--- Excerpted passage ---
--- --- ---

Monica: [00:19:56] So vision still matters. I didn't for years make goals because beforehand I was too stringent on what the goals would be and how I have to reach them.

 

But there still needs to be a vision, right. There still needs to be this is  where I want to head. Right?

 

Carolyn Fife Bever: [00:20:12] I would say , with integrity, what do you want in your life? What is the kind of person that you imagine you want to be? What are the things that you will respect about yourself? What are the things that you want to be in the world?

 

What would you, again, Jessica says this all the time, but what, what, what will you respect? And that will show you what your passions are, and that will show you what you will need to work on to, to have peace and happiness. 

 

Monica: [00:20:44] Yeah. And I think once you do that, I see a level of healthy detachment from the weakness too. It's just something to work on. It's something that you're aware of, but it's not something you're constantly berating yourself over that. And Jennifer, I was wondering if you have any tips on that or other tips for these women who are in this place of, okay. I'm ready for more. 

 

Dr. Jennifer Finlayson-Fife: [00:21:04] I think one thing that's really helpful is just understanding that this struggle with perfectionism is a very human struggle. Like it's not like something's broken in you. It's just part of growing into maturity is to have enough compassion for what it means to be human and for yourself in that imperfect process to stop beating yourself up for what we all are, which is flawed and worthy.

 

So that in and of itself takes courage. I mean, it's stepping into a new way of thinking. And if you are a product of a system that's highly perfectionistic, or you still have parents that call you up and tell you how you're doing things wrongly or whatever, you know, to have some compassion for what you're trying to kind of gravitate towards will facilitate it. It allows you to feel less like I'm broken rather than I'm reaching for something better that is new to me, that's a new way of thinking about what it is to be who I am. So I just think it's a helpful thing because if you know, we can be perfectionistic about not being perfectionist, you know, kind of giving ourselves a little more compassion that, "No, I wish I could do it differently. I'm wiser now than I was 20 years ago. I wish I could go back and do some of these things better for the sake of those that I love." Right. But part of being human is we don't get that. We have to tolerate the terms in which life exists, and nothing really prepares you to be a parent other than being a parent.

 

You know, you have to just sort of be in there and you start seeing things and learning as you go. So I think learning some compassion that in and of itself is a valuable thing, because then you can be kind to yourself when you strive and you try and you fail because that's just inherent to the process.

 

I think that's another thing my son said to me. I said, you know, what, what are, what are things that have helped you? And he says, imperfect is the only way. It is the only way. So you just have to keep reminding yourself of that, but as you do things and you strive, it does expand what's possible. If you push yourself today in a direction, any direction, any direction that has any merit whatsoever, you have more capacity in you tomorrow to now choose a different direction because you learn something from that one or to keep going in that direction. And so while I do agree, a hundred percent with the vision idea, I talked to women about this a lot of like who do, as Carolyn was saying, you know, who do you respect being? Who do you want to become?

 

It's important. It's tapping into your uniqueness rather than what everyone is maybe said you should be. And so that's an important source. But I also think I've worked with women who are too caught up in who am I supposed to be? What is God's plan for me? What is this sort of larger...? And I think they're actually looking for a safe path rather than, you know, you just have to get down and roll up your sleeves and start doing things.

--- --- ---

--- Assignment A ---
Rewrite the part of the transcript starting with "But there still" and going on through "peace and happiness.", using "honesty" in place of "integrity".
--- Assignment B ---
In the transcript, what did Dr. Jennifer Finlayson-Fife's son say when she asked him what had helped him?

--- Source material ---

--- --- ---

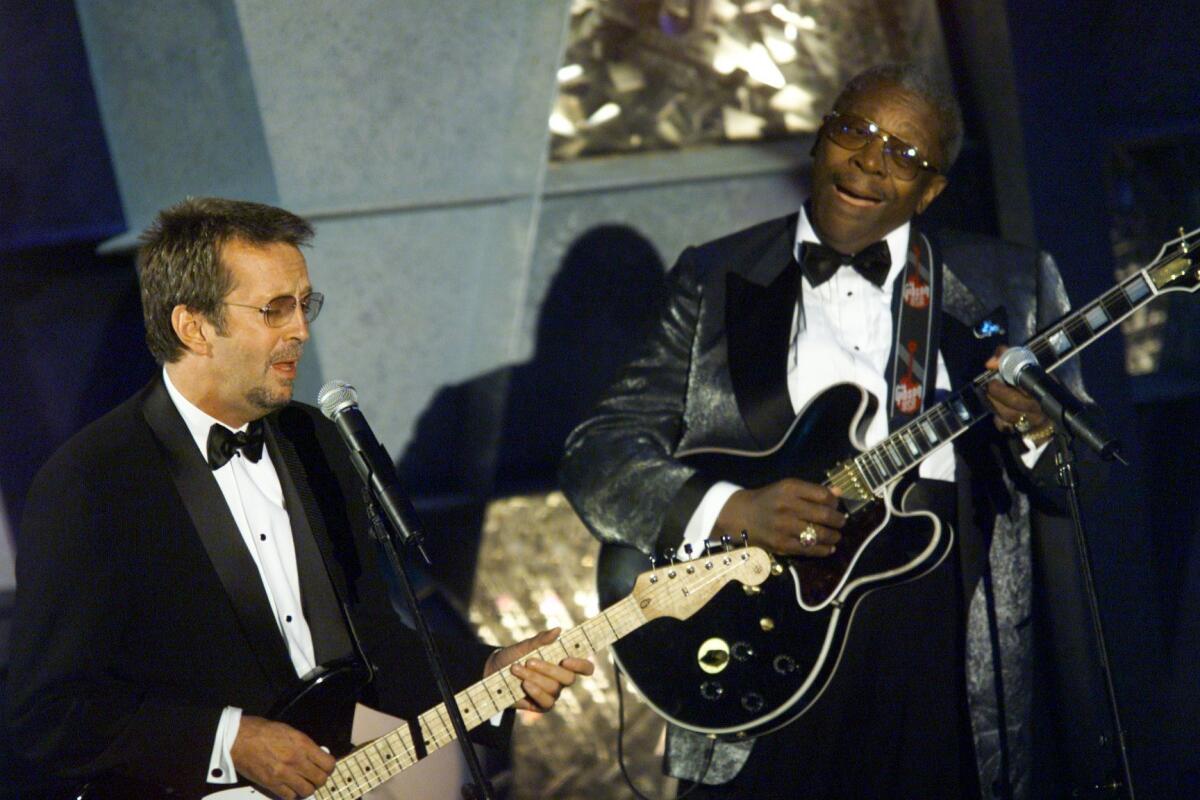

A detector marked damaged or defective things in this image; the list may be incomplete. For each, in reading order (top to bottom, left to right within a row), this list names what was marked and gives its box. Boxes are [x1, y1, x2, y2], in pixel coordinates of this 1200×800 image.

crumpled metal panel [549, 0, 945, 160]
crumpled metal panel [468, 491, 676, 800]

--- --- ---

--- Problem solution A ---
But there still needs to be a vision, right. There still needs to be this is  where I want to head. Right?

 

Carolyn Fife Bever: [00:20:12] I would say , with honesty, what do you want in your life? What is the kind of person that you imagine you want to be? What are the things that you will respect about yourself? What are the things that you want to be in the world?

 

What would you, again, Jessica says this all the time, but what, what, what will you respect? And that will show you what your passions are, and that will show you what you will need to work on to, to have peace and happiness.

--- Problem solution B ---
He said that imperfect is the only way.